### What the task asks
Rewrite all of the material below with "concrete ground" swapped for "paved ground" everywhere it occurs, changing nothing else, and leave the pictures out.

** Start of Records provided **

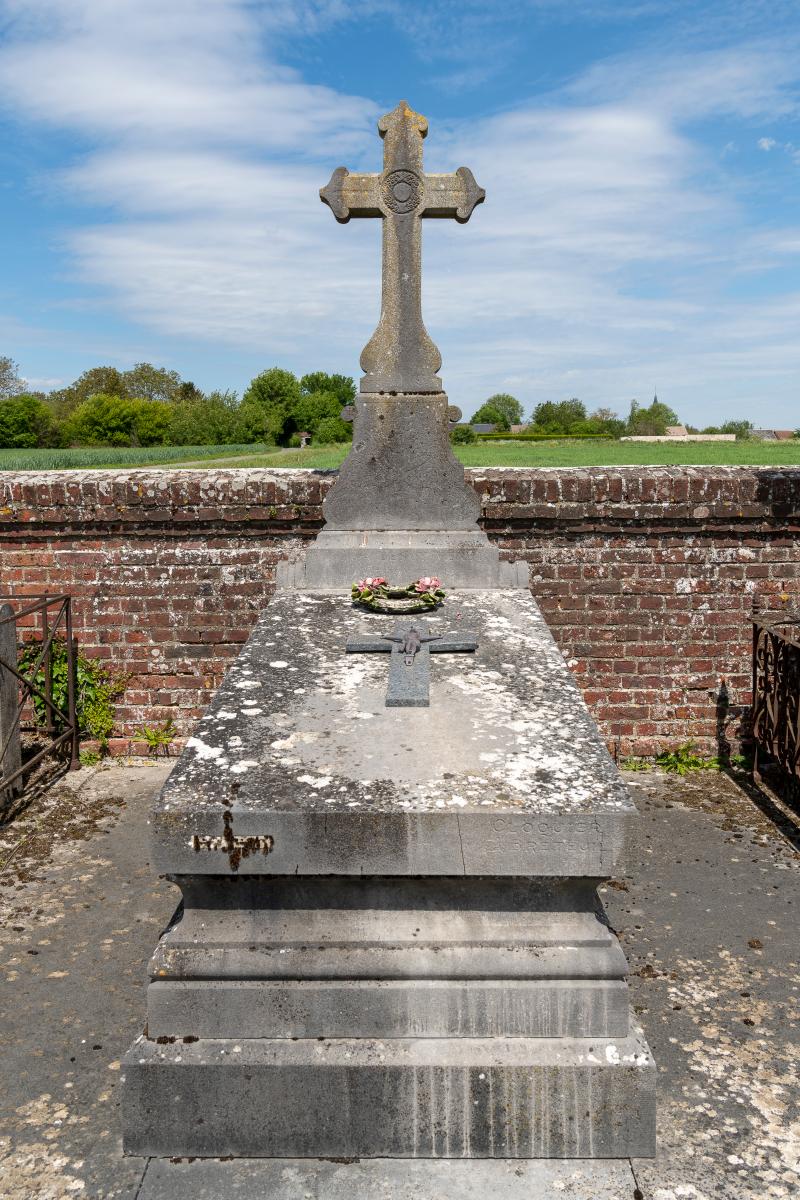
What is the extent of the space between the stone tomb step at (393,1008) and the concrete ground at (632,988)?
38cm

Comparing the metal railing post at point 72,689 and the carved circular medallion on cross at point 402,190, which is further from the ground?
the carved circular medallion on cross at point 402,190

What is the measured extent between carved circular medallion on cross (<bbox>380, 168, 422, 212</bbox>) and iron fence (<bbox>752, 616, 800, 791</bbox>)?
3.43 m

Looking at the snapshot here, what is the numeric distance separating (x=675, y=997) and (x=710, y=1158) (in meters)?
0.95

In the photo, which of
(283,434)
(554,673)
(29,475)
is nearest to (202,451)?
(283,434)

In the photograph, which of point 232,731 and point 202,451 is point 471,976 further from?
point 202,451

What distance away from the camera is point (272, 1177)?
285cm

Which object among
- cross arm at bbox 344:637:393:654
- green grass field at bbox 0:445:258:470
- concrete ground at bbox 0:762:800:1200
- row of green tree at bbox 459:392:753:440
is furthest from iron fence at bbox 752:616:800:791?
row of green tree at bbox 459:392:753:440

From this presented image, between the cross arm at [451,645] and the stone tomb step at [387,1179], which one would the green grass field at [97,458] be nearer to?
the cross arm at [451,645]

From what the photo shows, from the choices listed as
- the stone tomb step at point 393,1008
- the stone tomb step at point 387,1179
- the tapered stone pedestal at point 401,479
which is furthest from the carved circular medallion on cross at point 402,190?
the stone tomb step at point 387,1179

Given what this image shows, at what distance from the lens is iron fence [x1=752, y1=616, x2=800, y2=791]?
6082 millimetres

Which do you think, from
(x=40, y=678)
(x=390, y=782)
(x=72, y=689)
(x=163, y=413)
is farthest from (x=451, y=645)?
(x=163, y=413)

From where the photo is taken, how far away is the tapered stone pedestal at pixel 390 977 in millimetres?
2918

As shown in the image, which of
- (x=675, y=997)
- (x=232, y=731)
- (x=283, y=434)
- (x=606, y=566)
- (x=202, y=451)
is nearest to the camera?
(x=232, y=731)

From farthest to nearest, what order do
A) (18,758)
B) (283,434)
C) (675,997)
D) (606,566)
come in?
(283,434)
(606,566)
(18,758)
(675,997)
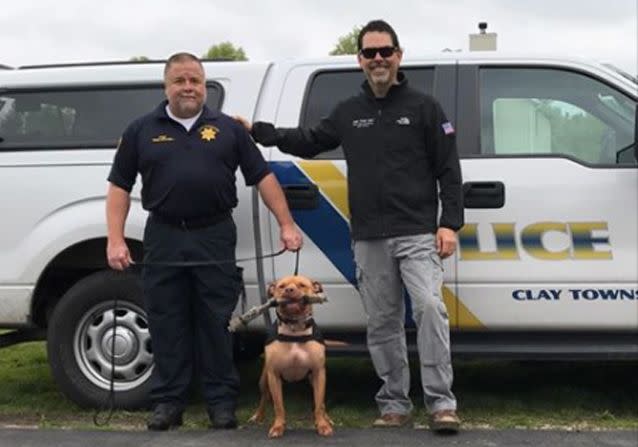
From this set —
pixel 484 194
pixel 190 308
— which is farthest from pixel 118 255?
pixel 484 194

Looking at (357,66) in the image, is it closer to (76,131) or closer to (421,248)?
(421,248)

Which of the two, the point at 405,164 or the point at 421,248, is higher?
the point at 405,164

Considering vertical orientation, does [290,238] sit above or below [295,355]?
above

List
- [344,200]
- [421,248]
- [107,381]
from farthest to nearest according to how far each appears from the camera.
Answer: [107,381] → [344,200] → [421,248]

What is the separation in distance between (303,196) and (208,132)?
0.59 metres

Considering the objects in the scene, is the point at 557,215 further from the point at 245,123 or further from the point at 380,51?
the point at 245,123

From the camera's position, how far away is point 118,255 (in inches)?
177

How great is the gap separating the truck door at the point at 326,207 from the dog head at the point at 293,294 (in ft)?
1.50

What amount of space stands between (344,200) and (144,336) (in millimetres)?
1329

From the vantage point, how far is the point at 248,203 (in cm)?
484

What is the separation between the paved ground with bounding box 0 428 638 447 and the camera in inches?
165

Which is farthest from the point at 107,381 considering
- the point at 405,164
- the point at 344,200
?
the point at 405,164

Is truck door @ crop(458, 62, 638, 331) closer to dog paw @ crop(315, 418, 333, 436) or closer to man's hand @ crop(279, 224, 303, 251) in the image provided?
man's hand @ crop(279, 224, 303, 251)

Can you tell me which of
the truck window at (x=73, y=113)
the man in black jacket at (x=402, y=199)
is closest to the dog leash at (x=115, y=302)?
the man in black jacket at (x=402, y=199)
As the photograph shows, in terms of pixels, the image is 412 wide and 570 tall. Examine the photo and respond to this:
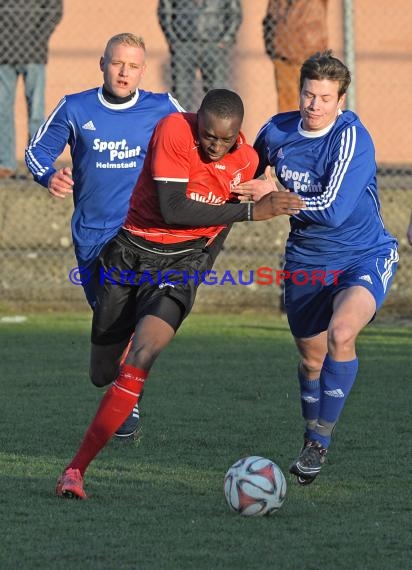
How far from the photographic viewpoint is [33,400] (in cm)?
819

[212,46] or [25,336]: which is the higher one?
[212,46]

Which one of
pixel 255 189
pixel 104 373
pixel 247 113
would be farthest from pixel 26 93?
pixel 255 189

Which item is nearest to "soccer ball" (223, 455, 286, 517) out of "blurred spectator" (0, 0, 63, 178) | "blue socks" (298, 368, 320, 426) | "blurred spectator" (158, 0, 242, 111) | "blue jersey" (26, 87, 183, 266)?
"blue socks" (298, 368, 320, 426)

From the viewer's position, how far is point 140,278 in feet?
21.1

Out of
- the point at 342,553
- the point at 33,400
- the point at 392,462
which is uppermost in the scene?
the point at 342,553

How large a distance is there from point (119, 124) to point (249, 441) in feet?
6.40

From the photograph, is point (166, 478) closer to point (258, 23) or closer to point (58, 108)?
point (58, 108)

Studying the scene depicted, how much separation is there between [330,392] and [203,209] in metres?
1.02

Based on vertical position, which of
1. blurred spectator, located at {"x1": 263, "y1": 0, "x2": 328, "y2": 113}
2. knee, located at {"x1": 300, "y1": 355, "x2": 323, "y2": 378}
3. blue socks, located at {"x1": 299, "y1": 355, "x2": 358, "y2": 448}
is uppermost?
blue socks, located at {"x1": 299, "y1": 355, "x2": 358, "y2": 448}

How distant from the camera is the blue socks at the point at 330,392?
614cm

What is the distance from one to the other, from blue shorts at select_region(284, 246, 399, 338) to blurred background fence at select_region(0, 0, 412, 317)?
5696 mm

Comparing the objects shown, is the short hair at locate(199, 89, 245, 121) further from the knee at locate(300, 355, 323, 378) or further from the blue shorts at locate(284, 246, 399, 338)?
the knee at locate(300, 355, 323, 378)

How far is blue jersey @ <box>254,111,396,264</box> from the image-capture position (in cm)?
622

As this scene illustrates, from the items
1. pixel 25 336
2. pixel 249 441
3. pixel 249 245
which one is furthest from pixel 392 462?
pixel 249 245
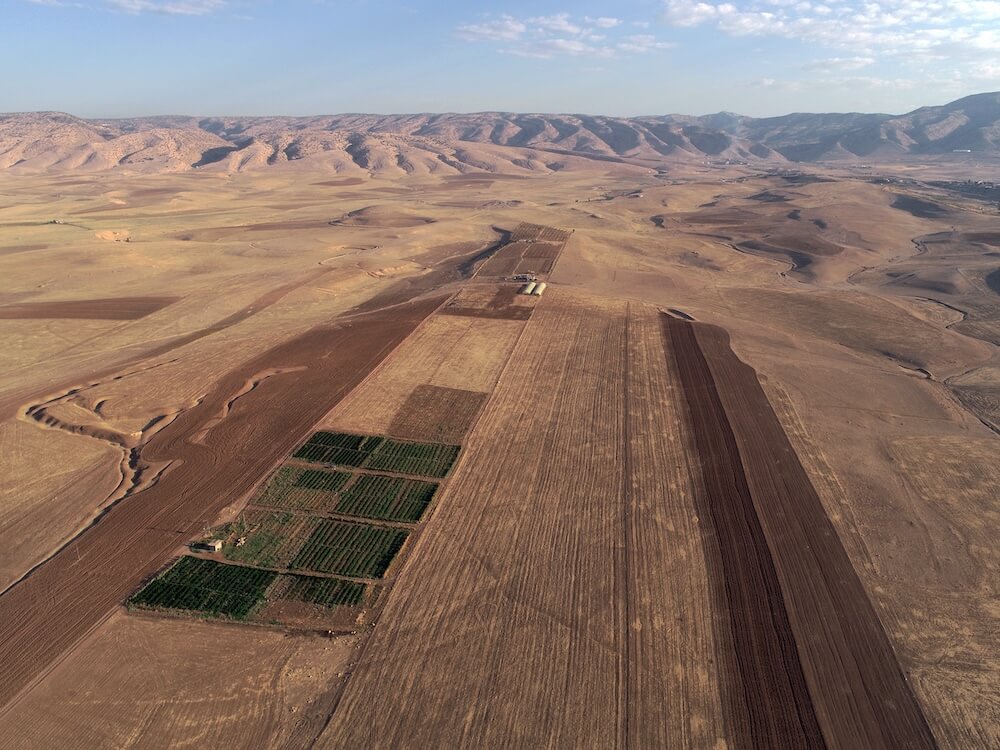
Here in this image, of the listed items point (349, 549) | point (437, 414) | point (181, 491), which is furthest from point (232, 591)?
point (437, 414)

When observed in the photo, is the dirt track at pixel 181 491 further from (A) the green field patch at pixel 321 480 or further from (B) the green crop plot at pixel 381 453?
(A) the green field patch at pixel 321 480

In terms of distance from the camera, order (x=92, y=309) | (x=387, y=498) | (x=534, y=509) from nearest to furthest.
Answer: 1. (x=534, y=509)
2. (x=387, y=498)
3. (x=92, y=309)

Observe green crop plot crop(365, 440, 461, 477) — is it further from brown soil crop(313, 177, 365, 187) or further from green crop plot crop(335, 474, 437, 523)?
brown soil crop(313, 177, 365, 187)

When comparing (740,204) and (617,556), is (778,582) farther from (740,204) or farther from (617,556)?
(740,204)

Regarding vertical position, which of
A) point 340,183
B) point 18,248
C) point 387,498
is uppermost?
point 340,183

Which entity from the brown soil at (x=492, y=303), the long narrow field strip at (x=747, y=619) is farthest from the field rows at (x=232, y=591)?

** End of Records provided **

### Exercise output
What is the extent of the space between the stone tomb step at (393,1008) and the paved ground at (632,988)?
38cm

Comparing the metal railing post at point 72,689 and the carved circular medallion on cross at point 402,190, which is further from the ground?
the carved circular medallion on cross at point 402,190

What is the measured extent between carved circular medallion on cross (<bbox>380, 168, 422, 212</bbox>) and iron fence (<bbox>752, 616, 800, 791</bbox>)?
3.43 m

Looking at the snapshot here, what is the numeric distance separating (x=675, y=997) and (x=710, y=1158) (in meters)?
0.95

In the photo, which of
(283,434)
(554,673)
(29,475)
is nearest to (202,451)?
(283,434)

In the photograph, which of point 232,731 and point 202,451 is point 471,976 further from?
point 202,451

What distance away from the camera is point (272, 1177)?
285cm

Which object among
- cross arm at bbox 344:637:393:654
- green grass field at bbox 0:445:258:470
- paved ground at bbox 0:762:800:1200
- row of green tree at bbox 459:392:753:440
is furthest from iron fence at bbox 752:616:800:791?
row of green tree at bbox 459:392:753:440

From this presented image, between the cross arm at [451,645] and the stone tomb step at [387,1179], which one would the green grass field at [97,458] be nearer to?
the cross arm at [451,645]

From what the photo shows, from the choices listed as
- the stone tomb step at point 393,1008
- the stone tomb step at point 387,1179
- the tapered stone pedestal at point 401,479
which is furthest from the carved circular medallion on cross at point 402,190?
the stone tomb step at point 387,1179

Given what this image shows, at what distance from the lens is iron fence [x1=752, y1=616, x2=800, y2=791]?
6082 millimetres

Which do you think, from
(x=40, y=678)
(x=390, y=782)
(x=72, y=689)
(x=163, y=413)
is farthest from (x=451, y=645)?
(x=163, y=413)

From where the photo is taken, how far away is the tapered stone pedestal at pixel 390 977 in millimetres?
2918

As shown in the image, which of
- (x=675, y=997)
- (x=232, y=731)
- (x=283, y=434)
- (x=606, y=566)
- (x=202, y=451)
is nearest to the camera?
(x=232, y=731)

From farthest to nearest, what order do
A) (18,758)
B) (283,434)
C) (675,997)
D) (606,566)
come in?
(283,434)
(606,566)
(18,758)
(675,997)
From this set —
pixel 484 194
pixel 190 308
— which is farthest from pixel 118 255?
pixel 484 194

Looking at (357,66) in the image, is it closer to (76,131) or closer to (421,248)?
(421,248)

Which of the two, the point at 405,164 or the point at 421,248, is higher?
the point at 405,164

Considering vertical orientation, does [290,238] sit above or below [295,355]?
above

List
- [344,200]
- [421,248]
- [107,381]
from farthest to nearest according to how far each appears from the camera.
Answer: [107,381] → [344,200] → [421,248]

What is the separation in distance between (303,196) and (208,132)?
0.59 metres

Considering the objects in the scene, is the point at 557,215 further from the point at 245,123 or further from the point at 380,51?
the point at 245,123

From the camera's position, how far away is point 118,255 (in inches)?
177

How great is the gap separating the truck door at the point at 326,207 from the dog head at the point at 293,294 (in ft)?
1.50

What amount of space stands between (344,200) and (144,336) (in millimetres)?
1329

From the vantage point, how far is the point at 248,203 (in cm)?
484

What is the separation between the paved ground with bounding box 0 428 638 447 and the camera in inches?
165

Which is farthest from the point at 107,381 considering
- the point at 405,164
- the point at 344,200
?
the point at 405,164

Is truck door @ crop(458, 62, 638, 331) closer to dog paw @ crop(315, 418, 333, 436) or closer to man's hand @ crop(279, 224, 303, 251) in the image provided?
man's hand @ crop(279, 224, 303, 251)

Can you tell me which of
the truck window at (x=73, y=113)
the man in black jacket at (x=402, y=199)
is closest to the dog leash at (x=115, y=302)?
the man in black jacket at (x=402, y=199)
As the photograph shows, in terms of pixels, the image is 412 wide and 570 tall. Examine the photo and respond to this:
How far from the photographic viewpoint is [33,400] (in cm)?
819

[212,46] or [25,336]: which is the higher one?
[212,46]

Which one of
pixel 255 189
pixel 104 373
pixel 247 113
would be farthest from pixel 26 93?
pixel 255 189

Which item is nearest to "soccer ball" (223, 455, 286, 517) out of "blurred spectator" (0, 0, 63, 178) | "blue socks" (298, 368, 320, 426) | "blurred spectator" (158, 0, 242, 111) | "blue jersey" (26, 87, 183, 266)?
"blue socks" (298, 368, 320, 426)

From the viewer's position, how far is point 140,278 in feet?
21.1

Out of
- the point at 342,553
- the point at 33,400
- the point at 392,462
which is uppermost in the scene?
the point at 342,553

How large a distance is there from point (119, 124) to point (249, 441) in feet?
6.40

From the photograph, is point (166, 478) closer to point (258, 23) or closer to point (58, 108)?
point (58, 108)

Studying the scene depicted, how much separation is there between [330,392] and [203,209] in metres?
1.02

Based on vertical position, which of
1. blurred spectator, located at {"x1": 263, "y1": 0, "x2": 328, "y2": 113}
2. knee, located at {"x1": 300, "y1": 355, "x2": 323, "y2": 378}
3. blue socks, located at {"x1": 299, "y1": 355, "x2": 358, "y2": 448}
is uppermost?
blue socks, located at {"x1": 299, "y1": 355, "x2": 358, "y2": 448}

How distant from the camera is the blue socks at the point at 330,392?
614cm

What is the distance from one to the other, from blue shorts at select_region(284, 246, 399, 338) to blurred background fence at select_region(0, 0, 412, 317)?
5696 mm

Comparing the objects shown, is the short hair at locate(199, 89, 245, 121) further from the knee at locate(300, 355, 323, 378) or further from the blue shorts at locate(284, 246, 399, 338)?
the knee at locate(300, 355, 323, 378)

How far is blue jersey @ <box>254,111,396,264</box> from the image-capture position (in cm)?
622

As this scene illustrates, from the items
1. pixel 25 336
2. pixel 249 441
3. pixel 249 245
which one is furthest from pixel 392 462?
pixel 249 245
Here in this image, of the listed items point (349, 549) | point (437, 414) | point (181, 491), which is furthest from point (232, 591)?
point (437, 414)

When observed in the photo, is the dirt track at pixel 181 491 further from (A) the green field patch at pixel 321 480 or further from (B) the green crop plot at pixel 381 453?
(A) the green field patch at pixel 321 480

In terms of distance from the camera, order (x=92, y=309) | (x=387, y=498) | (x=534, y=509) from nearest to furthest.
Answer: 1. (x=534, y=509)
2. (x=387, y=498)
3. (x=92, y=309)

Observe green crop plot crop(365, 440, 461, 477) — is it further from brown soil crop(313, 177, 365, 187) or further from green crop plot crop(335, 474, 437, 523)?
brown soil crop(313, 177, 365, 187)

When comparing (740,204) and (617,556), is (778,582) farther from (740,204) or farther from (617,556)?
(740,204)

Regarding vertical position, which of
A) point 340,183
B) point 18,248
C) point 387,498
is uppermost?
point 340,183

Which entity from the brown soil at (x=492, y=303), the long narrow field strip at (x=747, y=619) is farthest from the field rows at (x=232, y=591)?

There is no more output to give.